Gen-AI shows promising potential in pulmonary CT imaging, particularly in simplified diagnostic settings. However, their limitations in processing complex multi-modal information highlight significant challenges for clinical integration. Ongoing efforts to improve the robustness and reliability of these models are crucial for their successful adoption in healthcare.

查看原文

微信好友朋友圈 QQ好友复制链接

本刊更多论文

利用肺部CT中的大型多模态模型：肺癌诊断中的生成人工智能优势

生成式人工智能（Gen-AI）在多模态信息处理方面取得了迅速进展，特别是在医疗应用中，如仪器的改进和医学图像的解释。然而，关于Gen-AI模型在肿瘤识别中的诊断性能的证据有限，特别是使用计算机断层扫描（CT）图像。本研究旨在评估几种相关Gen-AI模型（GPT-4-turbo、Gemini-pro-vision、Claude-3-opus）在肺部CT图像分析中的诊断能力。方法回顾性分析404例合并肺肿瘤（184例）和非恶性肺疾病（210例）的胸部CT扫描结果。在对CT图像进行标准化后，采用卡方检验和受试者工作特征（ROC）曲线评估三种Gen-AI （GPT-4-turbo、Gemini-pro-vision和Claude-3-opus）在不同临床场景下的诊断性能和可靠性。采用李克特量表评分法和反应率分析法评估内部诊断倾向，并进行回归分析进行模型优化。在单张CT图像的提示环境下，Gemini的诊断准确率最高（92.21%），Claude次之（91.49%），GPT的诊断准确率最低（65.22%）。随着提示环境的复杂性增加，所有模型的诊断准确性都有所下降。克劳德的准确率略有下降，而双子座的准确率波动很大。在简化提示条件下，所有模型的性能均有显著提高（Gemini AUC = 0.76, Claude AUC = 0.69, GPT AUC = 0.73）。特征识别分析显示，Claude和GPT在识别关键特征方面表现出色，特别是在诊断原发性恶性肿瘤时优先考虑“形态学/边缘”，“针状”和“不规则”是关键指标。然而，在误诊或漏诊的情况下，Gen-AI在多个特征维度上表现出明显的偏差，有些甚至与实际发现完全矛盾。经Lasso和逐步回归优化后，模型的诊断性能显著提高（AUC分别为0.896和0.894）。gen - ai在肺部CT成像方面显示出很大的潜力，特别是在简化诊断环境中。然而，它们在处理复杂的多模式信息方面的局限性突出了临床整合的重大挑战。不断努力提高这些模型的健壮性和可靠性，对于它们在医疗保健领域的成功采用至关重要。

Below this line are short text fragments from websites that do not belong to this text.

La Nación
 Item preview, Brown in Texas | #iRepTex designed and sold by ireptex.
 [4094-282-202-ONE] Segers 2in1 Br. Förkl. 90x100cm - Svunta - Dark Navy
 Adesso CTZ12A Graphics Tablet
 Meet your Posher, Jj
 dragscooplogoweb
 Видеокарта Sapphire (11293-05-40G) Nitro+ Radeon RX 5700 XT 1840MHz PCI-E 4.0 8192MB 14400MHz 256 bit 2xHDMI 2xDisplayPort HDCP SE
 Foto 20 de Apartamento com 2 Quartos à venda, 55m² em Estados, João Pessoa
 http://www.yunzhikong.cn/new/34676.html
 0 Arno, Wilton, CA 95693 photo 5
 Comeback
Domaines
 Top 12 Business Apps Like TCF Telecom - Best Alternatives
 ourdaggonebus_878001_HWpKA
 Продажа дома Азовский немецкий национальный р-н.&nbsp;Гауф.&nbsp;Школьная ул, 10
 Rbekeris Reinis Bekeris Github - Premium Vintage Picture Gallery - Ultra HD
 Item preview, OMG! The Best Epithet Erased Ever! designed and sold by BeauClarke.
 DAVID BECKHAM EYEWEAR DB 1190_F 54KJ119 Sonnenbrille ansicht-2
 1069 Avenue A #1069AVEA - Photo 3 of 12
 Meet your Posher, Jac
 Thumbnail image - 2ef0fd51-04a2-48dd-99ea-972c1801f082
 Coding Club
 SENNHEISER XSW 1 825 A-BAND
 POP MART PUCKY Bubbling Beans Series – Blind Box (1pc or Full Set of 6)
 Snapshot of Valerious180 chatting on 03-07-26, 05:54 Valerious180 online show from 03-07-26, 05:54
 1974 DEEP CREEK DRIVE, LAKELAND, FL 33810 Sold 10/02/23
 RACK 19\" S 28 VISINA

本文章由计算机程序翻译，如有差异，请以英文原文为准。

求助全文

约1分钟内获得全文去求助

来源期刊

The Lancet Regional Health: Western Pacific Medicine-Pediatrics, Perinatology and Child Health

CiteScore

8.80

自引率

2.80%

发文量

305

审稿时长

11 weeks

期刊介绍： The Lancet Regional Health – Western Pacific, a gold open access journal, is an integral part of The Lancet's global initiative advocating for healthcare quality and access worldwide. It aims to advance clinical practice and health policy in the Western Pacific region, contributing to enhanced health outcomes. The journal publishes high-quality original research shedding light on clinical practice and health policy in the region. It also includes reviews, commentaries, and opinion pieces covering diverse regional health topics, such as infectious diseases, non-communicable diseases, child and adolescent health, maternal and reproductive health, aging health, mental health, the health workforce and systems, and health policy.